▶ **Task description**
Retype the stretch of material from the line containing "In which order, from" through the line containing "751 millimetres", with both of those lines included. Leave the pictures out of your copy.

▶ **Records**

%%

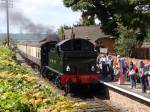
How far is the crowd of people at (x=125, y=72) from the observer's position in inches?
795

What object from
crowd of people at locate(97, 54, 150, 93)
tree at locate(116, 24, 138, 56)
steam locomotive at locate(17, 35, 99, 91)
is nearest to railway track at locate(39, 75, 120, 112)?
steam locomotive at locate(17, 35, 99, 91)

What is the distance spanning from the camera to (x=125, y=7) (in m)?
40.5

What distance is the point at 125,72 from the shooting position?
2495 centimetres

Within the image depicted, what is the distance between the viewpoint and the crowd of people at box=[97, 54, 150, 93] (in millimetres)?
20203

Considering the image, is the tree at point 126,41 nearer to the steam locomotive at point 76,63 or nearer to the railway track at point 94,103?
the railway track at point 94,103

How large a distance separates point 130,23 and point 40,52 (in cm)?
1217

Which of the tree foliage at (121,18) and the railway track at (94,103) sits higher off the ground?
the tree foliage at (121,18)

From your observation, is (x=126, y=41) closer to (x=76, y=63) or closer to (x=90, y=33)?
(x=76, y=63)

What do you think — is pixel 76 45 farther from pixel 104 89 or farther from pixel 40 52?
pixel 40 52

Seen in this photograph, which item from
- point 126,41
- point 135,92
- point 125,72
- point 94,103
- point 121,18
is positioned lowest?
point 94,103

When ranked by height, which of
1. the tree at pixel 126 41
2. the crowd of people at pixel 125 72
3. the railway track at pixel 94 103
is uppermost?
the tree at pixel 126 41

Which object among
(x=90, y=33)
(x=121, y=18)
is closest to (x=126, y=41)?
(x=121, y=18)

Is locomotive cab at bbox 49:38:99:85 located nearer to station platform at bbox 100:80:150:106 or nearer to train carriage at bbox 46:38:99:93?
train carriage at bbox 46:38:99:93

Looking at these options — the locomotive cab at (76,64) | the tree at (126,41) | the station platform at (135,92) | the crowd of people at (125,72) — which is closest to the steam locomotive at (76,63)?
the locomotive cab at (76,64)
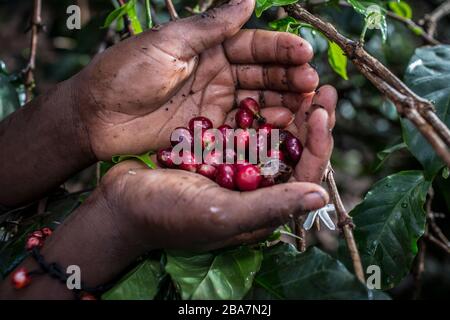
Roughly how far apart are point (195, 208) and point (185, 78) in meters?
0.60

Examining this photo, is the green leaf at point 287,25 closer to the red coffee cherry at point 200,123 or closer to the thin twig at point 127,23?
the red coffee cherry at point 200,123

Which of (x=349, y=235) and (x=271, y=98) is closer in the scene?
(x=349, y=235)

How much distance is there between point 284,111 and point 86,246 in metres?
0.75

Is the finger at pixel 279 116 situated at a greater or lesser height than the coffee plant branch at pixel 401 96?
lesser

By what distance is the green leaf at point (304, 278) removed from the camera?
1126 mm

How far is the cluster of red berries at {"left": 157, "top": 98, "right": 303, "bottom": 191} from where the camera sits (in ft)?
4.31

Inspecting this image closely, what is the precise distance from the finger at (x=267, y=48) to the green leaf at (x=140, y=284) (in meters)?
0.72

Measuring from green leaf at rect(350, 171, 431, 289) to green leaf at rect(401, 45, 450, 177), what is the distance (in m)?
0.16

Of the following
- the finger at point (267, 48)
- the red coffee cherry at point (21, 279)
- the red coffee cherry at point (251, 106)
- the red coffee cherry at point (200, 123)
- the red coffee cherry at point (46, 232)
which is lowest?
the red coffee cherry at point (46, 232)

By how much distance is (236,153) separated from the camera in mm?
1529

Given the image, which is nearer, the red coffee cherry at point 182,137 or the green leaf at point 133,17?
the red coffee cherry at point 182,137

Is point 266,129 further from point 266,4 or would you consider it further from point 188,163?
point 266,4

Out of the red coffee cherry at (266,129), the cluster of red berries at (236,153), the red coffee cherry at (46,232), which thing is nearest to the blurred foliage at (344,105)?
the red coffee cherry at (46,232)

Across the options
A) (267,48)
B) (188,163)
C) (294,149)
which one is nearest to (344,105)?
(267,48)
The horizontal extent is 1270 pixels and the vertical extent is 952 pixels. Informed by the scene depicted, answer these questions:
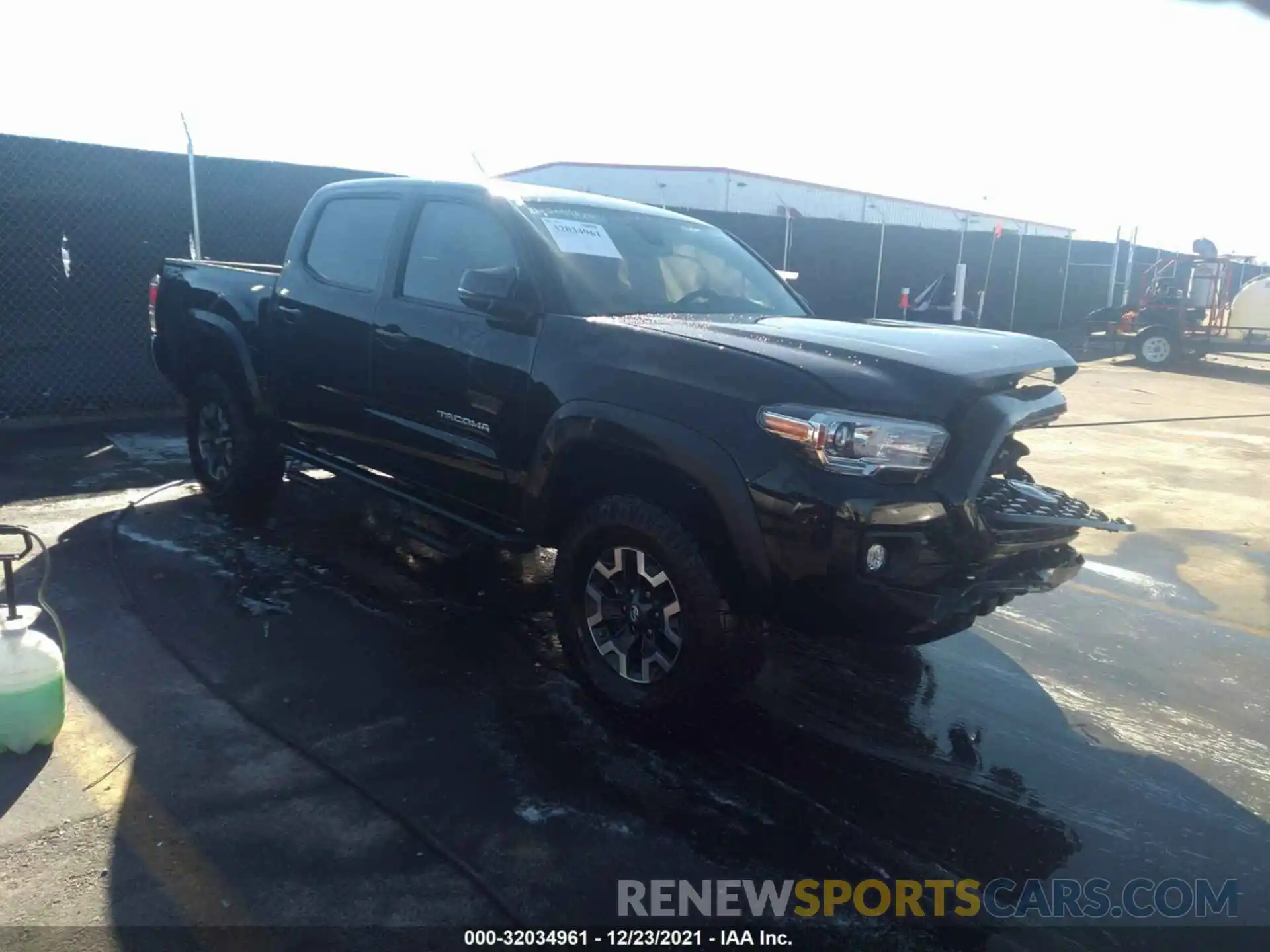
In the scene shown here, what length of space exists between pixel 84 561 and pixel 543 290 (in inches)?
122

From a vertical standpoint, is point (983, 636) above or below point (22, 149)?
below

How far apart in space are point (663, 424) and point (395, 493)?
1958mm

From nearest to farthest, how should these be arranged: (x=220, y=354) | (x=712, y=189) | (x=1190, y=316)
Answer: (x=220, y=354)
(x=1190, y=316)
(x=712, y=189)

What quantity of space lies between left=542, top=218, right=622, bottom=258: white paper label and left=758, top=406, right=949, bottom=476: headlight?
1.42m

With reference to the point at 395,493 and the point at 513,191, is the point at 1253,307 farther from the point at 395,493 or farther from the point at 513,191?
the point at 395,493

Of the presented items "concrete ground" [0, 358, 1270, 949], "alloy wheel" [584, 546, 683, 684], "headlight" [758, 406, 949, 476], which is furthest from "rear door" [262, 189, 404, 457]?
"headlight" [758, 406, 949, 476]

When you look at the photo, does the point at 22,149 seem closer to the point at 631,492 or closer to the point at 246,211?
the point at 246,211

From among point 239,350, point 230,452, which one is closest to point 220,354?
point 239,350

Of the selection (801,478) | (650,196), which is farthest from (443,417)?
(650,196)

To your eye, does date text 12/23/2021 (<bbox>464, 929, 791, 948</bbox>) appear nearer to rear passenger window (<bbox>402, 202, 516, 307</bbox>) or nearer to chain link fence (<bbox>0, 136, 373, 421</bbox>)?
rear passenger window (<bbox>402, 202, 516, 307</bbox>)

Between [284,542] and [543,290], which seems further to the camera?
[284,542]

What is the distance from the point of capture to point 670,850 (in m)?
2.98

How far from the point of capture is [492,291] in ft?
12.7

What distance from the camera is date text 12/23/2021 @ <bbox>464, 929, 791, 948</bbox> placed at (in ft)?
8.43
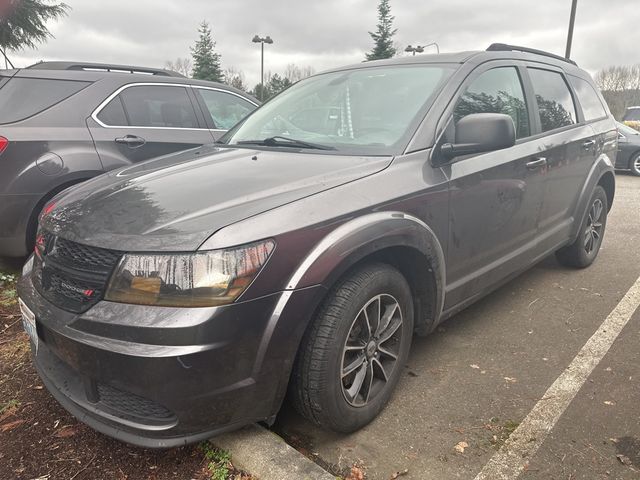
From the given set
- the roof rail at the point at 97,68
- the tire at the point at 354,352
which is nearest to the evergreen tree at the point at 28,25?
the roof rail at the point at 97,68

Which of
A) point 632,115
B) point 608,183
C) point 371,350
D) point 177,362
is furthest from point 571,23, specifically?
point 177,362

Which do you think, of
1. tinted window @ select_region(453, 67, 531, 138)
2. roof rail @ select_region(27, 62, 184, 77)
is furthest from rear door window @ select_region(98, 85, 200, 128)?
tinted window @ select_region(453, 67, 531, 138)

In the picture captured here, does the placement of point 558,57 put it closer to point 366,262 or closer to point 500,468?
point 366,262

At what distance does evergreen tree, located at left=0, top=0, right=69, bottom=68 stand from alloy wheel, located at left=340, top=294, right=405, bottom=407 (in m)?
21.7

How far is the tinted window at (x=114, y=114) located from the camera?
4.36 m

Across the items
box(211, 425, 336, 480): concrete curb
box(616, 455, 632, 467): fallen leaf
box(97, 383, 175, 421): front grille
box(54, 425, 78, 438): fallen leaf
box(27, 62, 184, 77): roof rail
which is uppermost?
box(27, 62, 184, 77): roof rail

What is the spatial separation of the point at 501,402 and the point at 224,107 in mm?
4138

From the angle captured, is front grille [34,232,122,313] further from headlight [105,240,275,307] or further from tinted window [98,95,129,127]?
tinted window [98,95,129,127]

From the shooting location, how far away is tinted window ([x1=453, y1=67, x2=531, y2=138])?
113 inches

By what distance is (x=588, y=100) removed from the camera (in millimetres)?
4426

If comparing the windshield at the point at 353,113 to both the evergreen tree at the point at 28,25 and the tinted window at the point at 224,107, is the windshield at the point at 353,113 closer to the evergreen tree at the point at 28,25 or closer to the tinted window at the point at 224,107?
the tinted window at the point at 224,107

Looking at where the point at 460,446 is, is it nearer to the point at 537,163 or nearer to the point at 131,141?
the point at 537,163

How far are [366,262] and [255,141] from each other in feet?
4.11

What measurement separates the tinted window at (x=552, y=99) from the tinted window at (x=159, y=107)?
3.18 meters
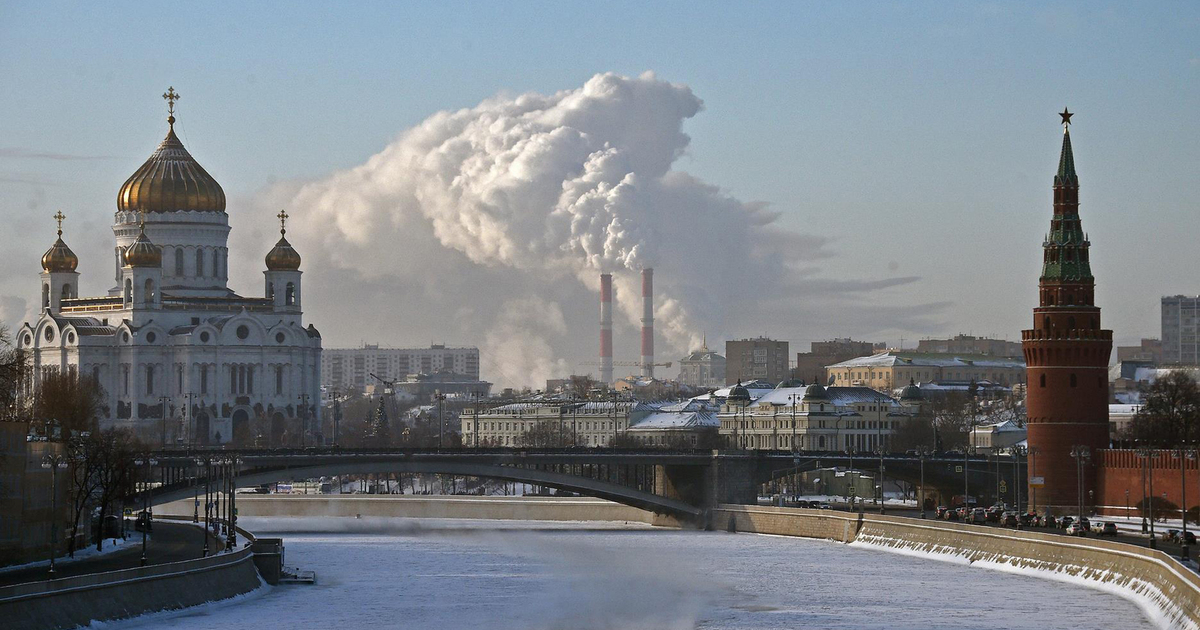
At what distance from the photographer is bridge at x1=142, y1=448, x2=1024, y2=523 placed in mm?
105062

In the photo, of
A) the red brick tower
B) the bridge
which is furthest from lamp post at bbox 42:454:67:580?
the red brick tower

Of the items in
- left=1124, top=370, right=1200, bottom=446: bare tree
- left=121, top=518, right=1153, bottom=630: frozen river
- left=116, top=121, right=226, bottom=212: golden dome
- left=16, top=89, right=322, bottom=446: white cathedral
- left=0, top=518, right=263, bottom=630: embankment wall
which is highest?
left=116, top=121, right=226, bottom=212: golden dome

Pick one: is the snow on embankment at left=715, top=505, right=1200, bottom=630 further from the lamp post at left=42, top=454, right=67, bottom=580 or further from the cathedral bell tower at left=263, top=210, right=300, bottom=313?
the cathedral bell tower at left=263, top=210, right=300, bottom=313

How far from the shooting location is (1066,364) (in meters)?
95.9

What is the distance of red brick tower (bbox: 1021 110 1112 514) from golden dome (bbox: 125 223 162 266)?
81646mm

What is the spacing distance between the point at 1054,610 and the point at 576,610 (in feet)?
39.1

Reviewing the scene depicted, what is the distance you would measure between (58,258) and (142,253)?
10.4m

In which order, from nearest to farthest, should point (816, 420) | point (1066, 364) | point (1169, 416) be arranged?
point (1066, 364)
point (1169, 416)
point (816, 420)

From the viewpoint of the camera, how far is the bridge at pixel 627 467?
4136 inches

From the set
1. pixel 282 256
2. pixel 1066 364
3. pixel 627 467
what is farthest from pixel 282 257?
pixel 1066 364

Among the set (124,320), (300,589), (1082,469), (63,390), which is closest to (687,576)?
(300,589)

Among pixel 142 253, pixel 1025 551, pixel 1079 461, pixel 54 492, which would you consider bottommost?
pixel 1025 551

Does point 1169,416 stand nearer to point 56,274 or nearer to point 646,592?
point 646,592

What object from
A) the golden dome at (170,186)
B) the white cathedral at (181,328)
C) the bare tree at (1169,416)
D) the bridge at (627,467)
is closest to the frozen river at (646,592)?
the bridge at (627,467)
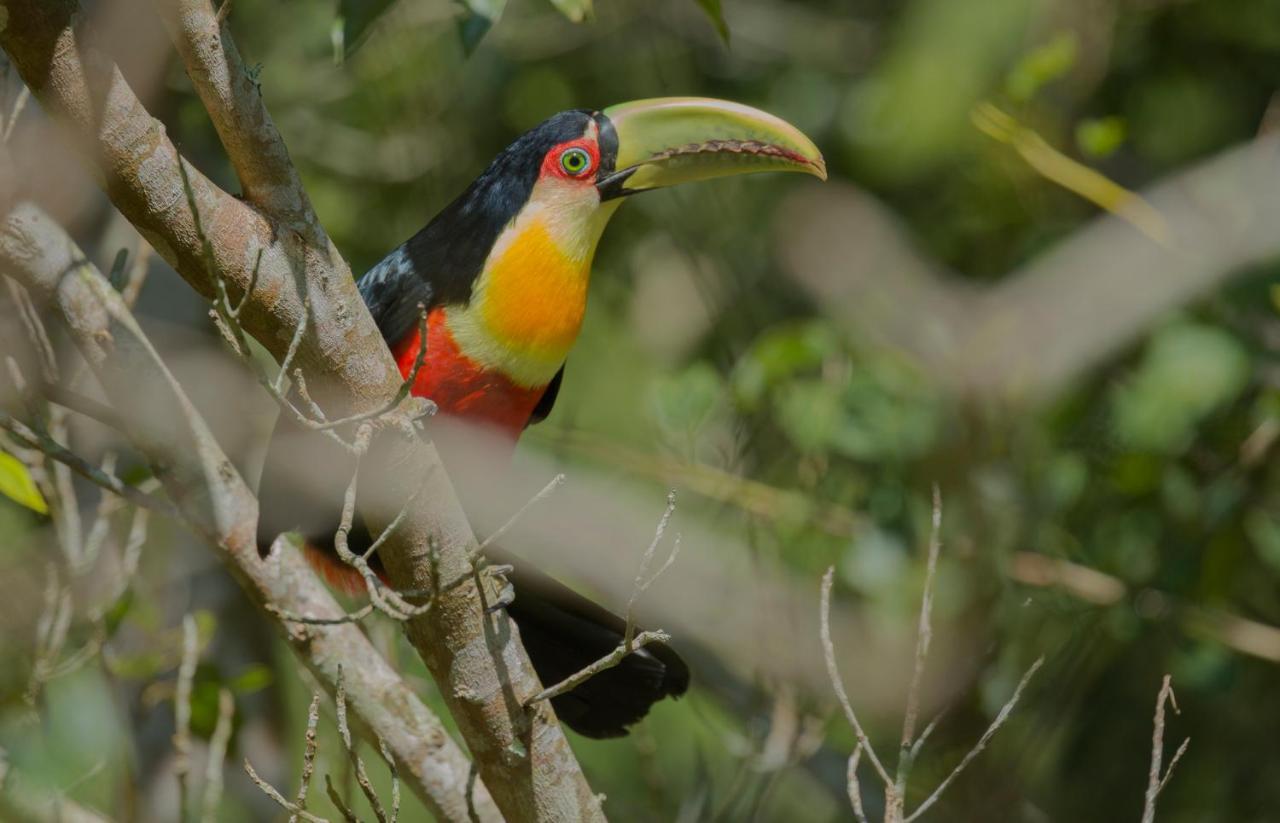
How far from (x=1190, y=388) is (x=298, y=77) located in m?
3.18

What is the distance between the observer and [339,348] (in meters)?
2.15

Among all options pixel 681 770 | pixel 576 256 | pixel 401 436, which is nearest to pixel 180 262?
pixel 401 436

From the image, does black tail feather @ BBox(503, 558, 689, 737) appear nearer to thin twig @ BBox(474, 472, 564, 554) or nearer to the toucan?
the toucan

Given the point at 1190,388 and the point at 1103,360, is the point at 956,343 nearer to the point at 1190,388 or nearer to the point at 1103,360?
the point at 1103,360

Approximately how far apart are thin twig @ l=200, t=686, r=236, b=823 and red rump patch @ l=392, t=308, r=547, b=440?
751 millimetres

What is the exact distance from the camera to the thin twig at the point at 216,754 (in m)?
2.70

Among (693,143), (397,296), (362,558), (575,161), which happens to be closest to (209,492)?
(397,296)

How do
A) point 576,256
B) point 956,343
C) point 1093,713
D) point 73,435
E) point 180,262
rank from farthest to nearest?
point 1093,713
point 956,343
point 73,435
point 576,256
point 180,262

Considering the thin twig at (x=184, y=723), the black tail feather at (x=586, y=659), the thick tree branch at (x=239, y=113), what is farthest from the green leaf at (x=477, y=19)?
the thin twig at (x=184, y=723)

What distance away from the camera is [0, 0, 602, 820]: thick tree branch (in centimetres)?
196

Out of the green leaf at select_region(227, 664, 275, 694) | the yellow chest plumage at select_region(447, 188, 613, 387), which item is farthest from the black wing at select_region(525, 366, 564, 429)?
the green leaf at select_region(227, 664, 275, 694)

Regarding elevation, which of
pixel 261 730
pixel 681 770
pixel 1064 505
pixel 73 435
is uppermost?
pixel 73 435

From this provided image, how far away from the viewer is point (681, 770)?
4.90 meters

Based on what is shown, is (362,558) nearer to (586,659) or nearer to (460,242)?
(586,659)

%%

▶ **Right answer**
In which order, from nearest to farthest, should point (816, 420) | point (1066, 364) | point (1169, 416) be arranged?
point (1066, 364)
point (1169, 416)
point (816, 420)

From the viewpoint of the camera, how far is the bridge at pixel 627 467?
4136 inches

From the set
1. pixel 282 256
2. pixel 1066 364
3. pixel 627 467
what is farthest from pixel 282 257?
pixel 1066 364

Among the set (124,320), (300,589), (1082,469), (63,390), which is closest to (687,576)?
(300,589)

Among pixel 142 253, pixel 1025 551, pixel 1079 461, pixel 54 492, which would you consider bottommost?
pixel 1025 551

Does point 1169,416 stand nearer to point 56,274 or nearer to point 646,592?
point 646,592

What object from
A) the golden dome at (170,186)
B) the white cathedral at (181,328)
C) the bare tree at (1169,416)
D) the bridge at (627,467)
is closest to the frozen river at (646,592)?
the bridge at (627,467)
How far from (x=1190, y=388) is (x=298, y=77) located in m?
3.18

What is the distance between the observer and [339,348] (in meters)?
2.15

Among all options pixel 681 770 | pixel 576 256 | pixel 401 436, which is nearest to pixel 180 262?
pixel 401 436

From the image, does black tail feather @ BBox(503, 558, 689, 737) appear nearer to thin twig @ BBox(474, 472, 564, 554) or nearer to the toucan?
the toucan

Given the point at 1190,388 and the point at 1103,360, is the point at 956,343 nearer to the point at 1190,388 or nearer to the point at 1103,360?
the point at 1103,360

Approximately how far apart are thin twig @ l=200, t=686, r=236, b=823 and red rump patch @ l=392, t=308, r=547, b=440?
751 millimetres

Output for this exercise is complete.